[Short web captions]
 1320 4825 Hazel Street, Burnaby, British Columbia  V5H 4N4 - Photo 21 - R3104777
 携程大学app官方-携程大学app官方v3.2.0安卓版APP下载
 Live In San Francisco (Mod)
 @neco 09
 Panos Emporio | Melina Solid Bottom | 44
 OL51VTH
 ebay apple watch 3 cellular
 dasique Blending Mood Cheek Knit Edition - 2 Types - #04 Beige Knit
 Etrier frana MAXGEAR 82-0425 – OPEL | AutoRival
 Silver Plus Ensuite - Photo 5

...

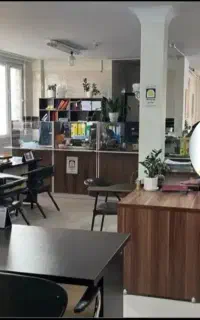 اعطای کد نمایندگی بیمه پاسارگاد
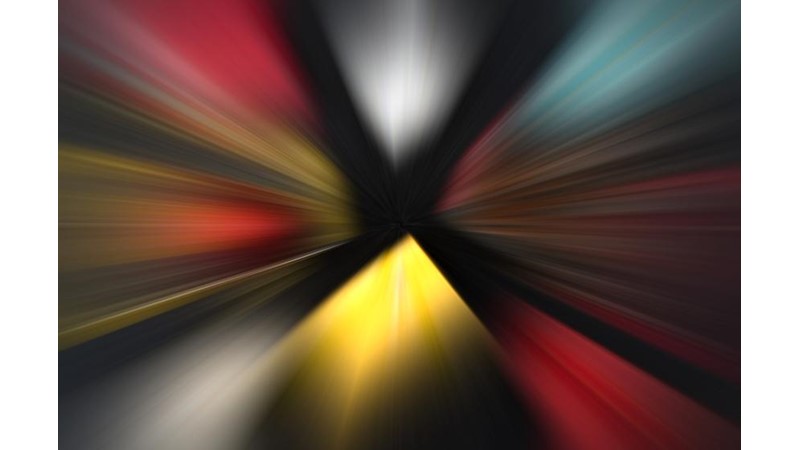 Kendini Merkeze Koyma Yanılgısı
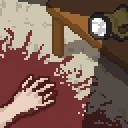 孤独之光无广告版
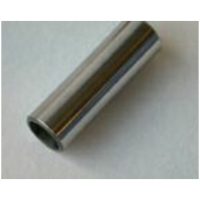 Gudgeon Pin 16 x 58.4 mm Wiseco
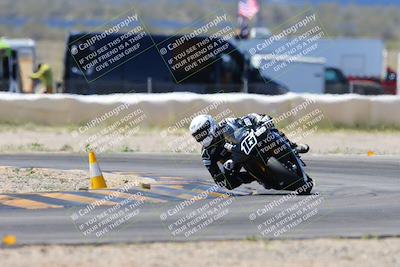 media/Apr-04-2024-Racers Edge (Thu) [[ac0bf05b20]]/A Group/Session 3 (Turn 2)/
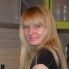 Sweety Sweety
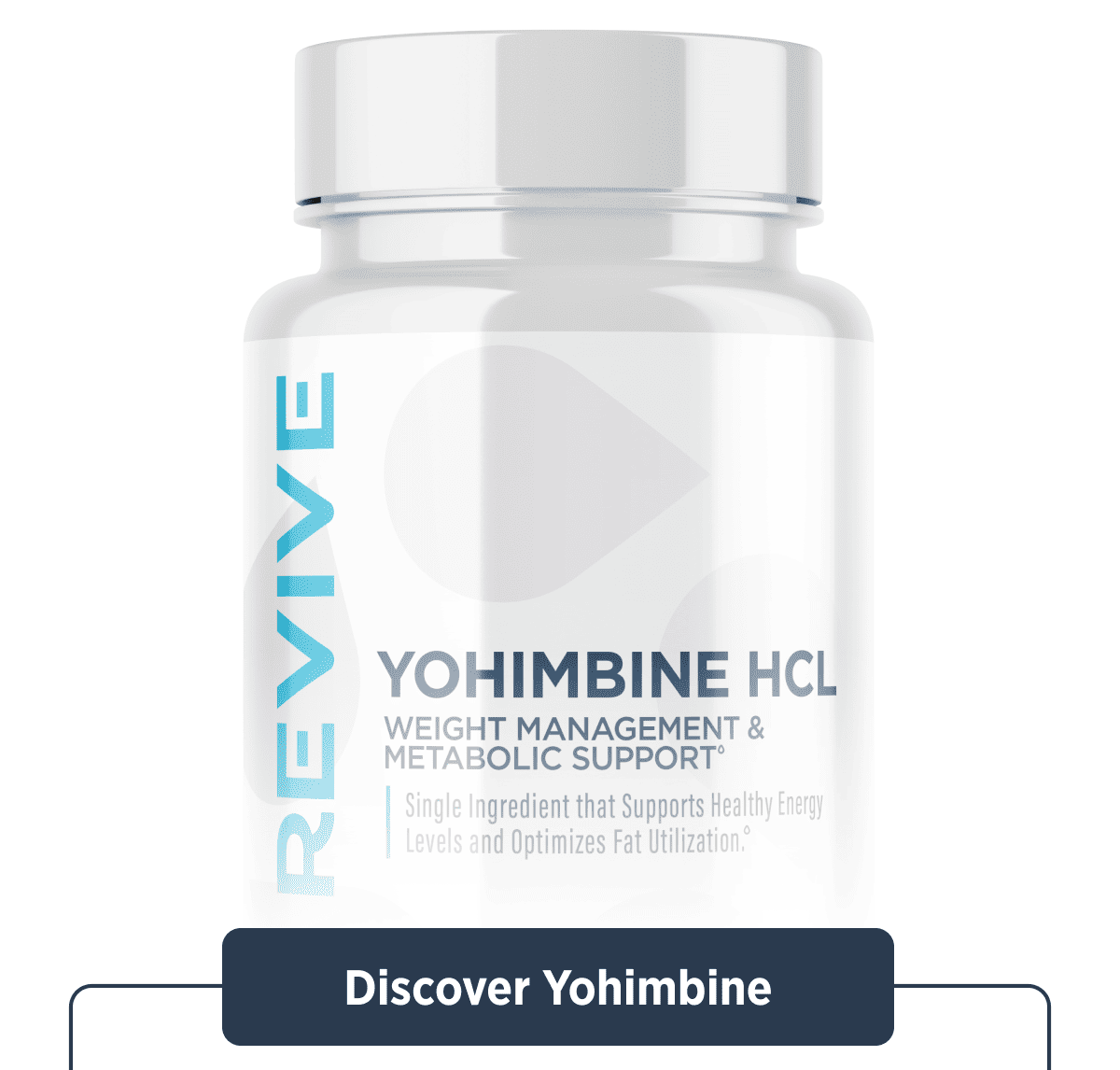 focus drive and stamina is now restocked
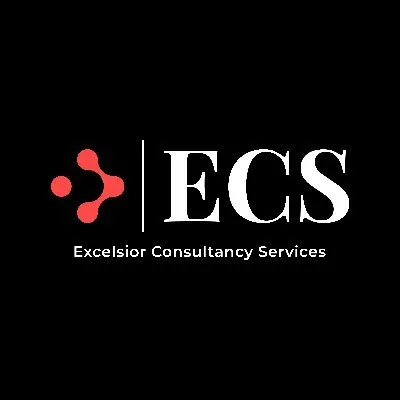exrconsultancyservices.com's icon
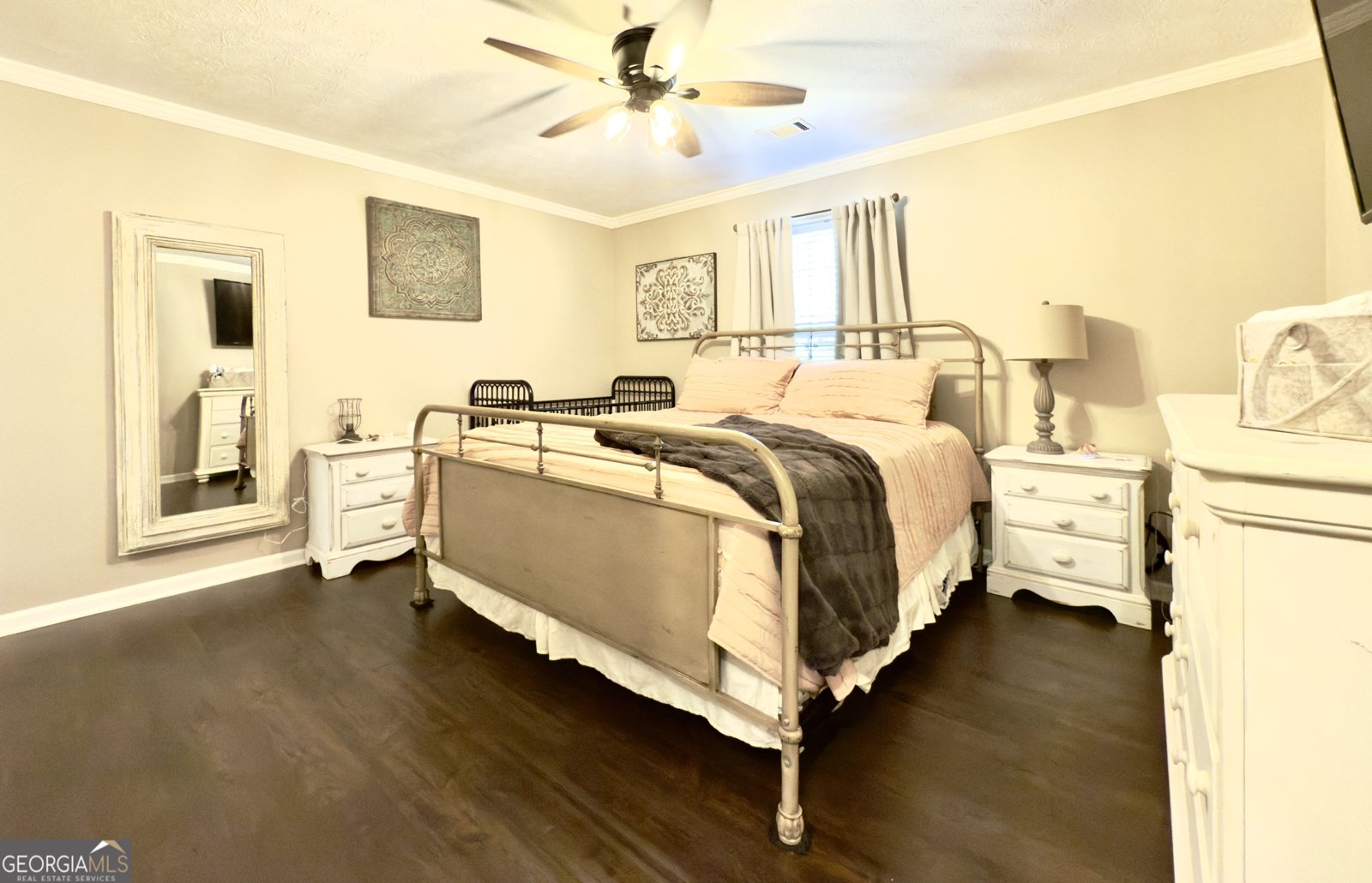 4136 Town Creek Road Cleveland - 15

» **WORK TO BE COMPLETED**: Pick out all lines from the data above in which the word "Photo" appears.

» **SOLUTION FOR THIS TASK**:
 1320 4825 Hazel Street, Burnaby, British Columbia  V5H 4N4 - Photo 21 - R3104777
 Silver Plus Ensuite - Photo 5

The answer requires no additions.